Celebrating the 40th Anniversary of the Omega Rho International Honor Society
One of the first recipients of a Ph.D. from ORIE, Alfred Blumstein Ph.D. ’60 was honored as a panel member celebrating the 40th anniversary of theOmega Rho International Honor Society for operations research, management science, and related areas. At the INFORMS meeting, Blumstein and former Omega Rho Distinguished Lecturers John Little, Ralph Keeney and John, revisited their earlier lecture topics. Blumstein is Emeritus University Professor of Urban Systems and Operations Research and former Dean at Carnegie Mellon University.
For the panel discussion, Blumstein was asked to build on the theme of his Omega Rho talk, “OR/MS for the Public Sector: The New Frontier Under the Next President,” delivered just prior to the 1988 election of George H. W. Bush. In Nashville, six days after the 2016 election he noted that “evidence-based policy,” with many overtones of Operations Research and Management Science (OR/MS), has become a standard at all levels of government in the US and internationally in the developed world. He conveyed hope that the newly-elected president, businessman Donald Trump, would come to appreciate the “multidimensional complexity of the public sector.” He recently reported that now his “hope has been targeted more at state and local governments, which are indeed building evidence-based policies,” and his wish that the “two parties in the Congress would somehow get together to do similarly.”

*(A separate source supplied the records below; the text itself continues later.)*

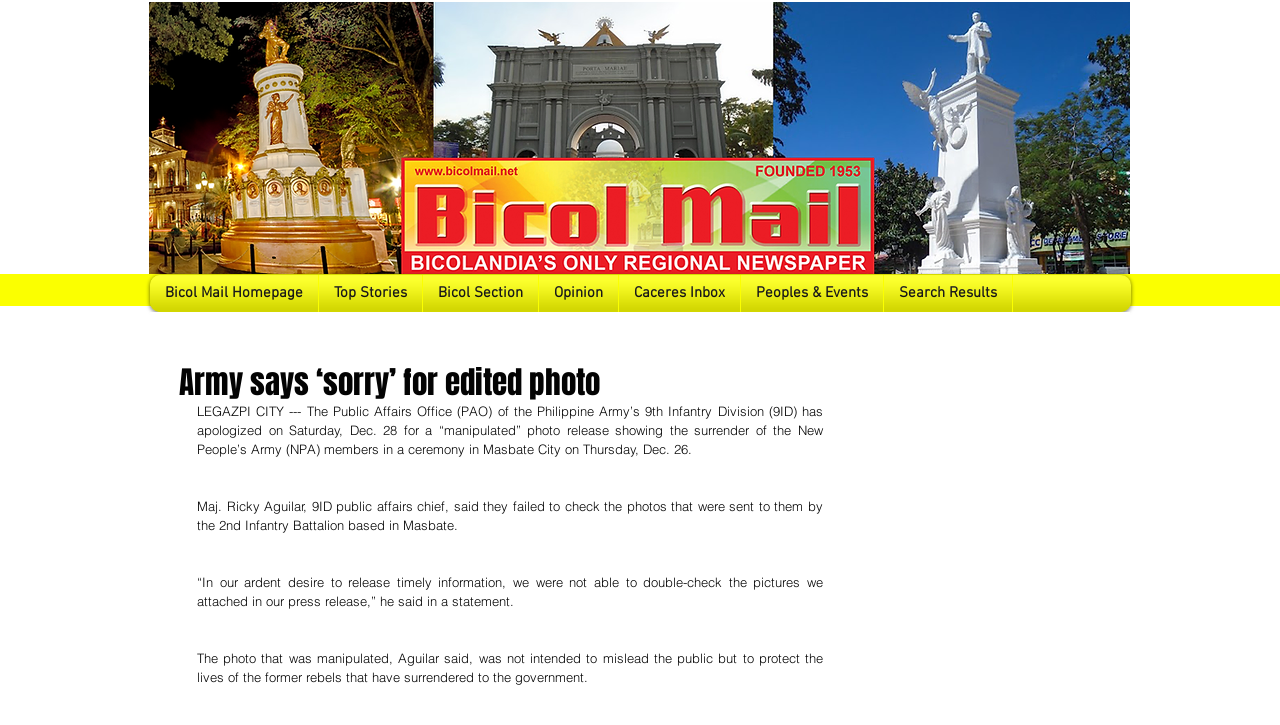

--- FILE ---
content_type: text/html; charset=utf-8
request_url: https://www.google.com/recaptcha/api2/aframe
body_size: 268
content:
<!DOCTYPE HTML><html><head><meta http-equiv="content-type" content="text/html; charset=UTF-8"></head><body><script nonce="PcqWN-qefC9J3T1jWxOx-g">/** Anti-fraud and anti-abuse applications only. See google.com/recaptcha */ try{var clients={'sodar':'https://pagead2.googlesyndication.com/pagead/sodar?'};window.addEventListener("message",function(a){try{if(a.source===window.parent){var b=JSON.parse(a.data);var c=clients[b['id']];if(c){var d=document.createElement('img');d.src=c+b['params']+'&rc='+(localStorage.getItem("rc::a")?sessionStorage.getItem("rc::b"):"");window.document.body.appendChild(d);sessionStorage.setItem("rc::e",parseInt(sessionStorage.getItem("rc::e")||0)+1);localStorage.setItem("rc::h",'1770153850605');}}}catch(b){}});window.parent.postMessage("_grecaptcha_ready", "*");}catch(b){}</script></body></html>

Simulation Society Outstanding Publication Award
Russell Barton Ph.D. ’78, won the Outstanding Publication Award of the INFORMS Simulation Society, with coauthors Barry Nelson of Northwestern University and Wei Xie of RPI. The award was for two related 2014 papers on quantifying uncertainty in stochastic simulation. A computer simulation of a hospital service system, for example, can be run many times, resampling from input data each time, with a resulting statistical distribution of outcomes such as waiting times. While much research has been done to help quantify the outcome uncertainty these distributions, the authors point out that the inputs to such simulations, such as arrival rates, are derived from observational data that have inherent uncertainty themselves. Their papers explore ways to take into account both input and outcome uncertainty in evaluating simulation results.
At the same Nashville meeting, Barton received the INFORMS Quality Statistics and Reliability Section Distinguished Service Award for 2016. He was recently elected Vice President of Sections and Societies for INFORMS., and named a Fellow of the Institute of Industrial & Systems Engineers.
Barton is professor of supply chain and information systems and senior associate dean for research and faculty in the Smeal College of Business at Penn State University. Early in 2017, he became the fourth Smeal faculty member to be named distinguished professor, a title established by the Office of the President of Penn State to recognize a select group of professors with exceptional accomplishments in teaching, research and service. Barton, who is also on the faculty of the Harold and Inge Marcus Department of Industrial and Manufacturing Engineering, is distinguished professor of supply chain and information systems in the Smeal College of Business.
Minority Issues Forum Student Poster Competition
Fourth-year Ph.D. student Cory Girard worked with his Ph.D. advisor, Professor Mark Lewis, on a research presented in the annual Minority Issues Forum Student Poster Competition at the Nashville meeting. The poster, which describes a way of allocating a set of servers to customers with different priority levels, won Honorable Mention in the competition. The research shows the optimality of simple policies that are easy to implement in practice, for example, in hospital emergency departments where both acute and non-acute patients are served by the same staff.